• **SHORT TASK**: Find each line below that contains the word "viewer" and copy every such line in full.

Extracted records
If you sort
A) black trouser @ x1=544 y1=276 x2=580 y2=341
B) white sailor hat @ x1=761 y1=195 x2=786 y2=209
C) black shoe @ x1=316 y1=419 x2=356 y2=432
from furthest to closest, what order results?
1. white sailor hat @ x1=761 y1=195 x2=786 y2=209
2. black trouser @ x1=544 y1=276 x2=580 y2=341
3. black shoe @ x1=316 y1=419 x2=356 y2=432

==

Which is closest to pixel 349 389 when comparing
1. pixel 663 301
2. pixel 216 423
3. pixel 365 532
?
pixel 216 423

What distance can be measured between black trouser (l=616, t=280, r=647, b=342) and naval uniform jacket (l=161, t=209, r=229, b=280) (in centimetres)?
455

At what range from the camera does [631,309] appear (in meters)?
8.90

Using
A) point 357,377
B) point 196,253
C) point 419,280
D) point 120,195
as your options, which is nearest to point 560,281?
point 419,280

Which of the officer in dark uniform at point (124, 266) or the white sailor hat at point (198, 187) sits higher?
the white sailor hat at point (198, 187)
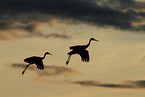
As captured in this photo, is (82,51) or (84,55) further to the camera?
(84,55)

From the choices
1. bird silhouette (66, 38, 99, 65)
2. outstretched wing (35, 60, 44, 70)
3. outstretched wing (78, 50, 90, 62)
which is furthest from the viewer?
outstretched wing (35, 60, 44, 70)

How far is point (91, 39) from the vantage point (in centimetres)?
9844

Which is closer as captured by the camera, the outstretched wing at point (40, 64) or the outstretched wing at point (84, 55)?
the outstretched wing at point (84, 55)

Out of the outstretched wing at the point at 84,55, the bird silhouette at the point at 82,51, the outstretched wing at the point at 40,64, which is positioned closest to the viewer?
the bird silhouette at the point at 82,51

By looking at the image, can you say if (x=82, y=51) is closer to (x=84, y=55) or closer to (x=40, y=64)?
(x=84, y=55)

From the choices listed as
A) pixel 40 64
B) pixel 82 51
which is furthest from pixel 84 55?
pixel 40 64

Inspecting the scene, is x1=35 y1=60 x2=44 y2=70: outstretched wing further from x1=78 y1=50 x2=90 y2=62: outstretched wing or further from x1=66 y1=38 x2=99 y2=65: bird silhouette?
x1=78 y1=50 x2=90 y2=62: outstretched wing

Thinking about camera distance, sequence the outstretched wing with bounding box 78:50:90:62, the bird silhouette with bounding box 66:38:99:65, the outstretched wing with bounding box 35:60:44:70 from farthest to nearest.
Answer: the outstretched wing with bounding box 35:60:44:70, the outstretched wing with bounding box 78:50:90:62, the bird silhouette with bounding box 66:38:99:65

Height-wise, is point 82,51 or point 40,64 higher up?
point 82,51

---

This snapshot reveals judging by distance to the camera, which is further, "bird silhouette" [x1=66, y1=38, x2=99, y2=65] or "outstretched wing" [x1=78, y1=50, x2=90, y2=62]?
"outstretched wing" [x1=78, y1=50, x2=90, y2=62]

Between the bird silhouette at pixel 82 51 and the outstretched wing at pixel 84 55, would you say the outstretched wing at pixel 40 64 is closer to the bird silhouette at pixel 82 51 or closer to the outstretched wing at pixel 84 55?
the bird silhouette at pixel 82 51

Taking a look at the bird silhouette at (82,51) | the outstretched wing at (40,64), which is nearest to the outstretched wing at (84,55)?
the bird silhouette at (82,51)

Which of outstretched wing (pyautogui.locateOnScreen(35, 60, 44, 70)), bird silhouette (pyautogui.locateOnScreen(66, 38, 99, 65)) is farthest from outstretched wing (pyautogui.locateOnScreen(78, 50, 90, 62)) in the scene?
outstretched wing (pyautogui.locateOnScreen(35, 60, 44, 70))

• **FINAL RESULT**:
which is furthest from the viewer?
Out of the outstretched wing at the point at 84,55, the bird silhouette at the point at 82,51, the outstretched wing at the point at 40,64, which is positioned closest to the viewer?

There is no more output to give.